LAS VEGAS (AP) — The NFL brings the traveling circus that is its draft to a city where nothing — including 300-pound football players posing with showgirls and circus clowns above the Bellagio hotel fountains — is too outlandish.
As the draft begins Thursday, the marriage between the league and the gambling town it demonized for so long is nearly complete, with only a Super Bowl in 2024 remaining to formally complete the partnership.
The masses who will gather to see where their team might be heading in the next year will find the usual draft-day theatrics amid the bright lights of the casinos. Commissioner Roger Goodell will be on hand to announce and greet the first-rounders — dressed in their best suits and new team hats — and everyone watching will party like their team has just made the playoffs.
Interestingly enough, in a city built on betting, there will be little of it on the draft itself — and little at all on draft day. And, no, it’s not because the NFL objected to the idea of fans screaming in glee because they got good odds on the No. 5 pick.
Blame it on the caution of Nevada gambling authorities, who have never liked the idea of allowing betting on anything other than actual sporting contests at the sportsbooks that line the Strip. While other states new to sports betting offer more to bet on, Nevada has allowed bets on the draft only since 2017 — and all bets that include the name of a player must be made at least 24 hours before the draft.
Also, good luck finding a bookie willing to take more than a couple of hundred bucks on an event where inside information could potentially give a bettor a big edge.
“It might be my least favorite event to book,” said Jay Kornegay, a longtime oddsmaker who runs the Westgate SuperBook. “We’ve only done it a few years, but we haven’t fared well on it at all.”
That’s largely, Kornegay said, because the so-called sharps in the past have gotten tips on picks before bookies themselves found out — the one thing every sportsbook operator fears most.

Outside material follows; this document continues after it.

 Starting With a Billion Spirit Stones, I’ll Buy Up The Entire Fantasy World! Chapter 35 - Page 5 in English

The guess is that, even in Las Vegas, betting on the draft isn’t the top priority for most of the tens of thousands of fans who will gather over three days for the annual spectacle. They’re there mostly to see who their team lands that might change its fortunes, and to be part of a scene that is becoming increasingly familiar since the NFL decided to take the draft on the road in 2015.
More than 600,000 showed up in Nashville in 2019 for the biggest draft party ever. Last year, Cleveland hosted a smaller but still respectable crowd of 140,000 over three days.

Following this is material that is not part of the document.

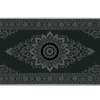 Dark Ornate Floral – Vintage Pattern desk mat and mouse pad by PrintMyPad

What happens in Vegas, though, will be tough for any future site to match. A city long used to hosting big events won’t have any trouble making this a glittering spectacle.

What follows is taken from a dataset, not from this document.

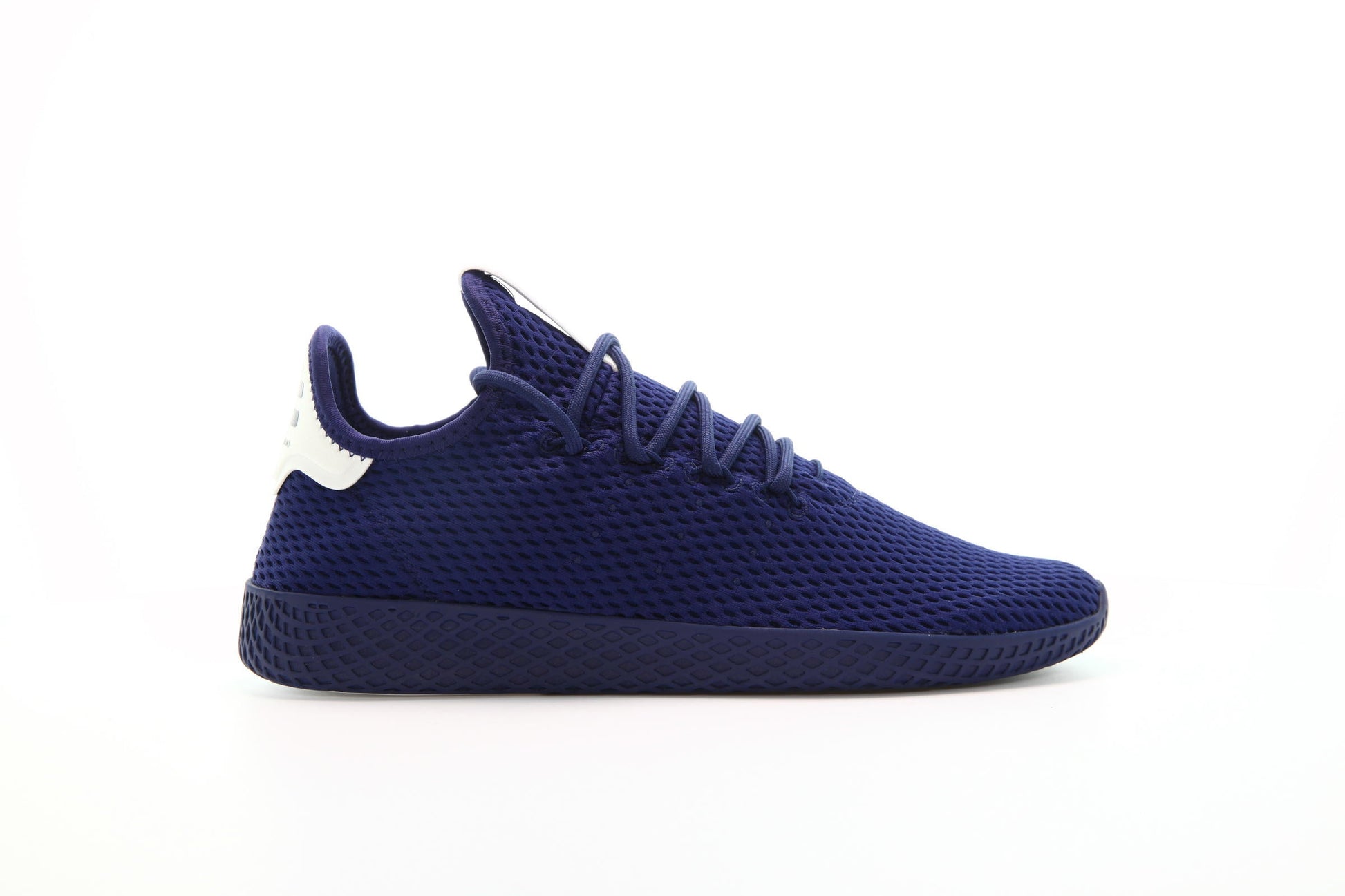 Exclusive adidas Originals Pw Tennis Hu "Dark Blue" — 3.5 — Front View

The future stars of the NFL will be introduced on a stage adjacent to the Caesars High Roller observation wheel, where each night free concerts will feature acts like Weezer, Ice Cube and Marshmello. The red carpet walk will take place on a stage built over the spectacular fountains of the Bellagio resort, where performers from Cirque du Soleil and Blue Man Group will also do their thing.
There will even be a pop-up sportsbook on site, though fans will have to be content with betting on baseball and the NBA playoffs because they won’t be able to bet on the number of quarterbacks taken in the first round.
Indeed, the draft highlights how the NFL and Las Vegas are intertwined so tightly that it’s easy to forget the Supreme Court ruling that opened the path to legalized sports betting across the nation came just four years ago.
At that point, the NFL wouldn’t even allow players inside casinos for events. Now fans not only can bet on their team but go inside a casino and play a slot machine emblazoned with their team’s helmet.
The hypocrisy of the NFL for so many years about sports betting remains head shaking, though there was nothing surprising about how the league embraced it once the floodgates opened.
Caesars, the de facto sponsor of the draft, is a prime NFL sponsor and one of three gambling companies that jumped on board when the league added sports betting as a sponsor category. There are sportsbooks being built at NFL stadiums and there isn’t an NFL game that goes by without reminders to viewers about the point spread or odds on either team winning.
It’s easy money for the NFL. But it’s also payback for a city that helped build the league to what it is today by offering easily understandable point spreads for years that were used by fans and their favorite illegal bookies across the nation.
Now Las Vegas and the NFL are joined together for good in the common pursuit of the fan dollar.
The only real surprise is how normal it all seems.